***** ESTRATTO FORNITO *****

L'app che ha messo in pensione i locali gay viene venduta ai cinesi, tra ispirazioni del Mossad e pettorali visti come blazer sui jeans.

di Michele Masneri

Una festa in un gay bar di Tel Aviv, novembre 2006 (Uriel Sinai/Getty Images)

Non porrà problemi di sicurezze nazionali né sarà sottoposta a scrutini di apposite commissioni federali la cessione della californiana Grindr – primaria azienda per il gaio acchiappo online – ai cinesi. Eppure forse dovrebbe, come quando passano a potenze straniere telefonie o fabbriche di missili, in questo caso tonnellate di big data anche sensibilissimi e non solo americani. L’annuncio è della scorsa settimana, il 60% della compagnia andrà a Beijing Kunlun Tech per una cifra non enorme – 93 milioni di dollari per il 60% – dando così una valutazione dell’intera compagnia a 155 milioni. Del resto la società fondata nel 2009 da Joel Simkhai era una media impresa tipo distretto del Nordest: una quarantina di dipendenti, un fatturato intorno ai quaranta milioni annui, non si sa se in attivo o in passivo perché non quotata. Il fondatore infatti ha sempre manifestato di non voler diventare un colosso di Borsa, di voler rimanere a conduzione familiare. «Non saremo mai una corporation da 15 miliardi di dollari, vogliamo rimanere una piccola impresa gestita bene», aveva detto due anni fa in un’intervista. Le origini del gruppo sono da Barney Panofsky presso la Cgia di Mestre: da Tel Aviv arrivano i Simkhai, coppia di tagliatori di diamanti immigrati da Israele, che nella periferia di New York depositano tre figli. Joel mette su la sua società nel 2009 quando ancora le start-up non osavano dire il loro nome. «Per trovare ragazzi gay intorno a me», è la risposta classica quando gli chiedono come gli venne in mente di creare, dopo una laurea in relazioni internazionali, l’app che rivoluzionerà l’acchiappo. Anche gli altri due fratelli sono gay, uno fa lo stilista, l’altro ha un salone di bellezza, e pare che mamma Simkhai al terzo coming out sia tracollata.

***** MATERIALE ESTRATTO *****

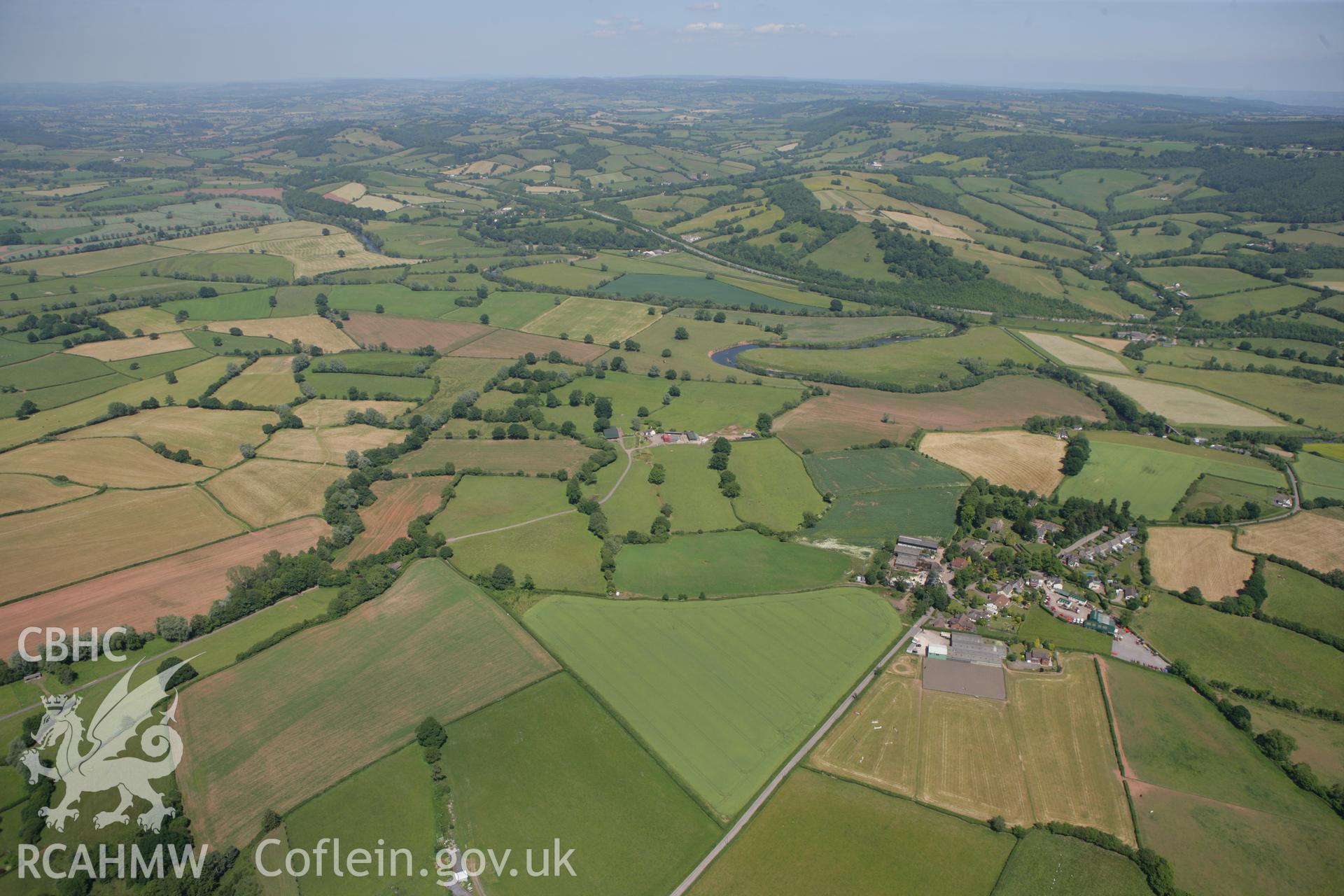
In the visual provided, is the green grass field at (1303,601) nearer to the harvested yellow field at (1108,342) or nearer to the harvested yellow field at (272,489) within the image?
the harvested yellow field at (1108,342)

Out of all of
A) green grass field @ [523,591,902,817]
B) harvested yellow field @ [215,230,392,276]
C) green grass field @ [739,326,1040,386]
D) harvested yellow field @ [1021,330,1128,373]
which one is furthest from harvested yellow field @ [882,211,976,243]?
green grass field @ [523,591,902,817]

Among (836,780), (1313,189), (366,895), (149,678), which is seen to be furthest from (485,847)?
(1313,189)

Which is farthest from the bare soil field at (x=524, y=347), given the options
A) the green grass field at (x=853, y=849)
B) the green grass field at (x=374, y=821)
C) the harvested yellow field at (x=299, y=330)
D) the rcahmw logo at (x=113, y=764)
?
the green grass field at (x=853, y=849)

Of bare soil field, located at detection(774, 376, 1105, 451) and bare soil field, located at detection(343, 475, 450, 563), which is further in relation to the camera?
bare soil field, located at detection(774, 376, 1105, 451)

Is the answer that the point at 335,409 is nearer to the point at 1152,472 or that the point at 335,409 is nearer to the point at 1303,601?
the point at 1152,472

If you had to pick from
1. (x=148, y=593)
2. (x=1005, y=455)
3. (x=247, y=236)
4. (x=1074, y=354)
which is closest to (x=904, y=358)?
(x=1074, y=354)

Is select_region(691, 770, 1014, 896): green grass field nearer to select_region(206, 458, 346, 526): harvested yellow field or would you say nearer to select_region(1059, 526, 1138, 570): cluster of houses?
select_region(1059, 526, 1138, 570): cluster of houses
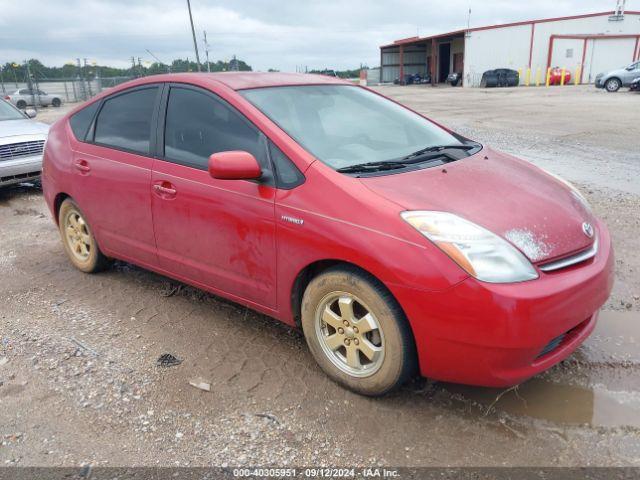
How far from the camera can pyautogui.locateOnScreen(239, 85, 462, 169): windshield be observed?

*****

### ESERCIZI
a) Riporta il passo dell'articolo su Grindr che comincia con "L'app che ha" e prosegue fino a "(Uriel Sinai/Getty Images)".
b) Elenca tutti gli importi in denaro citati nell'articolo su Grindr, indicando a che cosa si riferisce ciascuno.
Le righe riportate non servono per svolgere il lavoro.

### SOLUZIONI
a)
L'app che ha messo in pensione i locali gay viene venduta ai cinesi, tra ispirazioni del Mossad e pettorali visti come blazer sui jeans.

di Michele Masneri

Una festa in un gay bar di Tel Aviv, novembre 2006 (Uriel Sinai/Getty Images)

b)
- 93 milioni di dollari: prezzo pagato da Beijing Kunlun Tech per il 60% della compagnia
- 155 milioni: valutazione dell'intera compagnia
- quaranta milioni annui: fatturato approssimativo della società
- 15 miliardi di dollari: dimensione di corporation che il fondatore dichiara che Grindr non raggiungerà mai